Integrating multibeam echosounder water-column data into benthic habitat mapping

Kelp forests worldwide are under ever increasing pressure from anthropogenic impacts including kelp harvesting, pollution, and higher sea surface temperatures due to climate change. Marine spatial planning requires accurate mapping of these habitat types to inform effective policy. Key data needed for benthic habitat maps to inform policy are acquired by multibeam echosounders, which collect high resolution bathymetry and backscatter of the seafloor. An additional and previously little used product of high resolution MBES are mid-water backscatter data, termed water-column data, that have been used to identify and map kelp species that extended above the seafloor. We show that incorporating water-column data as a variable for modeling benthic marine habitat distributions can significantly improve the accuracy of benthic habitat maps, specifically where habitat categories include large species of macroalgae on shallow (2-34m) subtidal reefs. The study site has full coverage multibeam bathymetry, backscatter and water-column data, alongside comprehensive observation surveys of benthic habitats using towed video. All towed video observations were classified using a hierarchal marine biotope classification scheme. Water-column data were processed into a mosaic-like product representing the acoustic energy in a layer 0-1m above the seabed. This processing included filtering of the sidelobe artefact.

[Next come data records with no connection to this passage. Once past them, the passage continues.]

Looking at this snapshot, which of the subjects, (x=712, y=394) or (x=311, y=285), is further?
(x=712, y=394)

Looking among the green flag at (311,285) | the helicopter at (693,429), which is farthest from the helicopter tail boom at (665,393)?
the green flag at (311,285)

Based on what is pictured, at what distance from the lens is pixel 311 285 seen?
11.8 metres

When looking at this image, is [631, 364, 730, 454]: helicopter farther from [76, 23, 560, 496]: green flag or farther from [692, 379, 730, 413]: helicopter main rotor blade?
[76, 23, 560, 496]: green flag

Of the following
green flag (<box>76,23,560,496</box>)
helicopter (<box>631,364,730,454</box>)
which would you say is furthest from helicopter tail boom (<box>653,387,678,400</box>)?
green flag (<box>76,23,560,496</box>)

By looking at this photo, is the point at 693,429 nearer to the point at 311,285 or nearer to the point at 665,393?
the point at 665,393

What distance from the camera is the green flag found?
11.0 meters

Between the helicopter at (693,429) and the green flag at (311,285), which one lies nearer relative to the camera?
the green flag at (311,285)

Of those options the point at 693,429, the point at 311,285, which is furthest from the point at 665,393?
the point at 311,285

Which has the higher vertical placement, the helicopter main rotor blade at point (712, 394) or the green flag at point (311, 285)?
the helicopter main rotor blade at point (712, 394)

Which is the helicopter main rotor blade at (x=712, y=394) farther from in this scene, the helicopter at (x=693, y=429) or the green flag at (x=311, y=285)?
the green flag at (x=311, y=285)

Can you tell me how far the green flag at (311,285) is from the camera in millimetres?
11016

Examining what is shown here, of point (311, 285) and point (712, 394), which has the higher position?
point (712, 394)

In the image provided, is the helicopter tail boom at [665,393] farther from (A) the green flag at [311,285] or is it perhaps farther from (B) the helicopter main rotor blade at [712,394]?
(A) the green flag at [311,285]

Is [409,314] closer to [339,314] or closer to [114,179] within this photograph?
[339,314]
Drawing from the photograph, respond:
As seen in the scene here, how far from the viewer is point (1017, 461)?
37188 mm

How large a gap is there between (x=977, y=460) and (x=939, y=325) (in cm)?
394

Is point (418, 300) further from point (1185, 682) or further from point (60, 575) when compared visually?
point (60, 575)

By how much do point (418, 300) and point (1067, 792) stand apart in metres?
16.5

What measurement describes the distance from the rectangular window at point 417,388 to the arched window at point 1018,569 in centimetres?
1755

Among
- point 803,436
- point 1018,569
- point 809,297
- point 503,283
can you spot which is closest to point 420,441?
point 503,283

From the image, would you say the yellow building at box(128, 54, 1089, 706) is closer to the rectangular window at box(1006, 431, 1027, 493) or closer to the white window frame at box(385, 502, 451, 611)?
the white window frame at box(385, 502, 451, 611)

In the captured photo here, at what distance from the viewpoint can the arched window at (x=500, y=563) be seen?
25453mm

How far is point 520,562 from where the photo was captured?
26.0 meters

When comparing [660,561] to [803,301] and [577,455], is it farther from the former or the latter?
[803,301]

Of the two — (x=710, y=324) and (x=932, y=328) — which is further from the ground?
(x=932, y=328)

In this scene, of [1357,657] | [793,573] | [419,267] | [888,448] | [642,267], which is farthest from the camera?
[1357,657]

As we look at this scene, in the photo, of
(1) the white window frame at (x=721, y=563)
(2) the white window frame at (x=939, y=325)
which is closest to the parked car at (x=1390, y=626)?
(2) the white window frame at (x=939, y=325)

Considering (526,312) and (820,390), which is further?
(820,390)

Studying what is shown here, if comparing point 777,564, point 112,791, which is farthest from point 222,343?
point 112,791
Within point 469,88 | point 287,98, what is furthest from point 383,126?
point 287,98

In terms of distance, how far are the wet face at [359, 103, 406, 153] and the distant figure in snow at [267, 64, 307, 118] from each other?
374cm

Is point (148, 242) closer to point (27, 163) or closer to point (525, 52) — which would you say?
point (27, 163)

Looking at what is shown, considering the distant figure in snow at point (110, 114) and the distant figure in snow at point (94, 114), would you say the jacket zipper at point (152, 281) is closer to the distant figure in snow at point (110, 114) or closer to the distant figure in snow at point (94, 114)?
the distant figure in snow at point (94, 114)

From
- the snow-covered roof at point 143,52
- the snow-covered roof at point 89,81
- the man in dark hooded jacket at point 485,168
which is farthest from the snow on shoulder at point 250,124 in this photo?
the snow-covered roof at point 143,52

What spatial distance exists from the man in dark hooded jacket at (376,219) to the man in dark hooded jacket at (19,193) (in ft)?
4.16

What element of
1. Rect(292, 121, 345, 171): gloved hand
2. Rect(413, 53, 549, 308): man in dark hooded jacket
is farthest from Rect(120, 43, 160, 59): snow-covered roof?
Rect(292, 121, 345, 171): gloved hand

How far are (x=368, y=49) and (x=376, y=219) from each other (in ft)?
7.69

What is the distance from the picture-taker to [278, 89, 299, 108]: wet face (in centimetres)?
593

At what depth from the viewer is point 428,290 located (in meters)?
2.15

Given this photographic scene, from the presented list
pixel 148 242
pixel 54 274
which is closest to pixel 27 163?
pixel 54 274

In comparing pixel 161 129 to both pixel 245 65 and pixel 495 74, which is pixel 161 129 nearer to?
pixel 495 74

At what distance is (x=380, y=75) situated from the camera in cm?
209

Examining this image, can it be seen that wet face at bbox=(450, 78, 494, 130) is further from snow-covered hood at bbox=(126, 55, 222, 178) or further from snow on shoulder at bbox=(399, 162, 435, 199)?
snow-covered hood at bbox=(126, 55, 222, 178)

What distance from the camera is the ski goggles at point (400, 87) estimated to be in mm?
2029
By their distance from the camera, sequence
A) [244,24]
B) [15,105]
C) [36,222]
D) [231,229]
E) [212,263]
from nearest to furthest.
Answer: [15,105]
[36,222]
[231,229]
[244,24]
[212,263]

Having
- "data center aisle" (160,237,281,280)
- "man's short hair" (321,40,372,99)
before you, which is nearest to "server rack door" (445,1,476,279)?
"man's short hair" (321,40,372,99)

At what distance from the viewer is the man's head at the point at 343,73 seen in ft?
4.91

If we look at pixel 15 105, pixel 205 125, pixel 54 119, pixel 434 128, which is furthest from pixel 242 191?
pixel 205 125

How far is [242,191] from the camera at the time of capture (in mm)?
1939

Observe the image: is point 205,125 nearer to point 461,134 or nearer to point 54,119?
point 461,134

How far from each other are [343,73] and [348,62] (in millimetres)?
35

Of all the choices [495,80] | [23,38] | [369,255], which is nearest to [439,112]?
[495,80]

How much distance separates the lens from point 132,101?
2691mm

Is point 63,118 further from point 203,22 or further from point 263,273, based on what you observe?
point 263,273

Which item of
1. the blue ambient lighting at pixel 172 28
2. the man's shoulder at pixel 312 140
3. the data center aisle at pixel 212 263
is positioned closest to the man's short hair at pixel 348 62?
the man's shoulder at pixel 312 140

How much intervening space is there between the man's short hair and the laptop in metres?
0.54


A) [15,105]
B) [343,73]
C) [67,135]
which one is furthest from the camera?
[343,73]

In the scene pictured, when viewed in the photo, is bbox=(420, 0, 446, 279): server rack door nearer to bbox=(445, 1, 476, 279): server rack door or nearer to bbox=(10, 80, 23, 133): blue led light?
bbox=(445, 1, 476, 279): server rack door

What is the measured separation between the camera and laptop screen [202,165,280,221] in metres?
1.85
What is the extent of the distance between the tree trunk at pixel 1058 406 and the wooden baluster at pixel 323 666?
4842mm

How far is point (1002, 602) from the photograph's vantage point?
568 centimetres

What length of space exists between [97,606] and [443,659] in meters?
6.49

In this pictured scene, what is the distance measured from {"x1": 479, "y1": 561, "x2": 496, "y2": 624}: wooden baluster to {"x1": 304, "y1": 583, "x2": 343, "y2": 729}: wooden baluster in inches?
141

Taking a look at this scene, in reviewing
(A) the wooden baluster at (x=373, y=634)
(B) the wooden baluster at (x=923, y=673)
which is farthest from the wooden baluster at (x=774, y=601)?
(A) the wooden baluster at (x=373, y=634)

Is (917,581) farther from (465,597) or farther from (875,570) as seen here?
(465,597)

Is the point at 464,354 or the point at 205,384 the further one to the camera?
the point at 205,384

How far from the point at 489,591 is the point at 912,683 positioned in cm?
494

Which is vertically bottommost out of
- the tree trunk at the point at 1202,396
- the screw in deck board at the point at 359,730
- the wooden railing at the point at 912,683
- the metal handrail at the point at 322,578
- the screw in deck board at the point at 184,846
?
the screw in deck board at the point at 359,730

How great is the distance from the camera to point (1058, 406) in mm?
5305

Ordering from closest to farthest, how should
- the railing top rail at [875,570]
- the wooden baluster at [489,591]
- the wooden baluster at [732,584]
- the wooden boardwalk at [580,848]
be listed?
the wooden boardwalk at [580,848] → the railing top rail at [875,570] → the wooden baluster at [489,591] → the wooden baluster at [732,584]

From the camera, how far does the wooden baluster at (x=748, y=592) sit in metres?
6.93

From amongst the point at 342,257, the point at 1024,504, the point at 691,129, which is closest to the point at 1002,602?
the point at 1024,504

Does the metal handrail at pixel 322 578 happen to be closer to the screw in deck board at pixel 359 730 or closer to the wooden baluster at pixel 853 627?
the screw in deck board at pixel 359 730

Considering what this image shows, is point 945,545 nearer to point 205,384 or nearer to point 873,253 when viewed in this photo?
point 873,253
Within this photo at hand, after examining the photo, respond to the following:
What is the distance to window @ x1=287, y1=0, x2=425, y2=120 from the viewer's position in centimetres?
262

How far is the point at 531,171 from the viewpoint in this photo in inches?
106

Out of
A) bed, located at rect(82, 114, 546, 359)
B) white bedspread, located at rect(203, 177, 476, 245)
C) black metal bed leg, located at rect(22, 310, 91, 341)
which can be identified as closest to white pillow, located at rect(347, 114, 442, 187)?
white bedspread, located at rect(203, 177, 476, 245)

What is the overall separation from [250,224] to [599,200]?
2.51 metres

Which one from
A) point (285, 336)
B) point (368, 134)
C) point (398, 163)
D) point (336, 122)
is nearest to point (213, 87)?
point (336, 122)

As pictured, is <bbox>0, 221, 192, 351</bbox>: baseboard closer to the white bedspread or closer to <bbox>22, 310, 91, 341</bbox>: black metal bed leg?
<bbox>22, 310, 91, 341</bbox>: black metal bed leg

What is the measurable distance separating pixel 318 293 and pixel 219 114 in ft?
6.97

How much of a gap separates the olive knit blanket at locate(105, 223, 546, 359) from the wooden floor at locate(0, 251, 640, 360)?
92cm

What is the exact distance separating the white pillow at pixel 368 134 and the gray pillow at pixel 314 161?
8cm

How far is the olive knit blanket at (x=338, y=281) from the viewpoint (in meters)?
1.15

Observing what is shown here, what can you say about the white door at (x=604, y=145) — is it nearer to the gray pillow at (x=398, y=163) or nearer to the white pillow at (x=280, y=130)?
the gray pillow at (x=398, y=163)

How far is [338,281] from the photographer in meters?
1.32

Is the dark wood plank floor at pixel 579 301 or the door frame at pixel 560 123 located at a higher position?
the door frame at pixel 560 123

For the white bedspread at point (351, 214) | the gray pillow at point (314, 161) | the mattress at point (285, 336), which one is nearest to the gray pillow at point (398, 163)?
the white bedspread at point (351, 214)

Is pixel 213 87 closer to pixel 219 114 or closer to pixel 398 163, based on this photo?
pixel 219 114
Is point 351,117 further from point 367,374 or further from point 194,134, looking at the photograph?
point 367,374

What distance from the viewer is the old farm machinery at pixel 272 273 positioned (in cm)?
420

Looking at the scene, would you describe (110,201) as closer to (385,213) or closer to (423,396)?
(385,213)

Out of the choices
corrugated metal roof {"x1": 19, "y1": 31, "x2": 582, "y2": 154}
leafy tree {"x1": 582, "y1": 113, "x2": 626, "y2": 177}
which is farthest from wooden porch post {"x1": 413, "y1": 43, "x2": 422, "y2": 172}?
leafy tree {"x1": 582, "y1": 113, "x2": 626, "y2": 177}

The volumetric water-column mosaic along with bathymetric and backscatter derivatives combined with towed video observations were used as input variables in a supervised random forest classification algorithm to create habitat maps for the study site. Variable importance was assessed for all variables and water-column performed well as it was retained in all models. Including water-column data increased overall map accuracy up to 1.18% and improved producer class accuracies that contained macroalgae up to 2.95%. With increasing pressure on temperate macroalgal communities due to a synergy of pressures arising from warming oceans, our work provides a timely advance for mapping and monitoring changes.